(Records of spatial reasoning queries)
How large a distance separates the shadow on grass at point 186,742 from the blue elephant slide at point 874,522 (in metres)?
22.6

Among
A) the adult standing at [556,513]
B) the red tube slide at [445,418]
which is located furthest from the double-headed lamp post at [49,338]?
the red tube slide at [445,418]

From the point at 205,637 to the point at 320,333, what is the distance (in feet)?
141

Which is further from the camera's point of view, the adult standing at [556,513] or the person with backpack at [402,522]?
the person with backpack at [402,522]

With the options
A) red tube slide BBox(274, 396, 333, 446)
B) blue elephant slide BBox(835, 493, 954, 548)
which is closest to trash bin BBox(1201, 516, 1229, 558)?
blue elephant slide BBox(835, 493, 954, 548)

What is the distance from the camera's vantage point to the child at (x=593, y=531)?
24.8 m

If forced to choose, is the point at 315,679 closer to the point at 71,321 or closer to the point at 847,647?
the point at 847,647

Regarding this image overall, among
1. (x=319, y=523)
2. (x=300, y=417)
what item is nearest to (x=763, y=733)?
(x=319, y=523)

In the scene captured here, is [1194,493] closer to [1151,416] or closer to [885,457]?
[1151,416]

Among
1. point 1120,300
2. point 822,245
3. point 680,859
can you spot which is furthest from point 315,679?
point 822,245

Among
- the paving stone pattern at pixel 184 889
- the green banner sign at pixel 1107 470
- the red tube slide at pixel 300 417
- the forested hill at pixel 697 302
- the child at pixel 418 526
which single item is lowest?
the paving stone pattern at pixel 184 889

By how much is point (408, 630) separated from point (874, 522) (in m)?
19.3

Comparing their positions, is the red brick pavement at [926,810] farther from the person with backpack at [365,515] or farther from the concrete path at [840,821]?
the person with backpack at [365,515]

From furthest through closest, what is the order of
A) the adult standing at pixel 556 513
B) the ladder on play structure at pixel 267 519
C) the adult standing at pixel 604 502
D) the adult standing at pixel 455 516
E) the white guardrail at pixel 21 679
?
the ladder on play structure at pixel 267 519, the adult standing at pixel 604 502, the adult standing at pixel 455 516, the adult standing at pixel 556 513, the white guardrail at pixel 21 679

§ Stated task
Reproduce every one of the lines above without any change.

§ Answer to the problem
How large a distance separates the shadow on grass at point 186,742 from the blue elephant slide at point 874,522 (in metres)?
22.6

Among
A) the adult standing at [556,513]
B) the red tube slide at [445,418]
which is located furthest from the double-headed lamp post at [49,338]?
the red tube slide at [445,418]

From the point at 205,637 to the point at 320,333, what is the distance (in feet)?
141

Which is further from the camera's point of view, the adult standing at [556,513] or the person with backpack at [402,522]?
the person with backpack at [402,522]

With the options
A) red tube slide BBox(274, 396, 333, 446)
B) blue elephant slide BBox(835, 493, 954, 548)
which is closest to trash bin BBox(1201, 516, 1229, 558)?
blue elephant slide BBox(835, 493, 954, 548)

What is the distance from the camera's vantage point to the child at (x=593, y=531)?
24.8 m

If forced to choose, is the point at 315,679 closer to the point at 71,321 or closer to the point at 847,647?
the point at 847,647

Regarding this image overall, among
1. (x=319, y=523)
2. (x=300, y=417)
what item is nearest to (x=763, y=733)?
(x=319, y=523)

In the scene captured here, is [1194,493] closer to [1151,416] or closer to [885,457]?
[1151,416]

Among
1. point 1120,300
2. point 822,245
3. point 680,859
can you spot which is furthest from point 315,679?
point 822,245

Among
- the paving stone pattern at pixel 184 889
- the green banner sign at pixel 1107 470
- the red tube slide at pixel 300 417
- the forested hill at pixel 697 302
- the child at pixel 418 526
which single item is lowest?
the paving stone pattern at pixel 184 889

By how much is point (408, 630) separated from point (874, 522) (in m)?
19.3

Comparing their positions, is the red brick pavement at [926,810] farther from the person with backpack at [365,515] or farther from the concrete path at [840,821]?
the person with backpack at [365,515]

From furthest through closest, what is the order of
A) the adult standing at pixel 556 513
B) the ladder on play structure at pixel 267 519
C) the adult standing at pixel 604 502
D) the adult standing at pixel 455 516
E) the white guardrail at pixel 21 679
?
the ladder on play structure at pixel 267 519, the adult standing at pixel 604 502, the adult standing at pixel 455 516, the adult standing at pixel 556 513, the white guardrail at pixel 21 679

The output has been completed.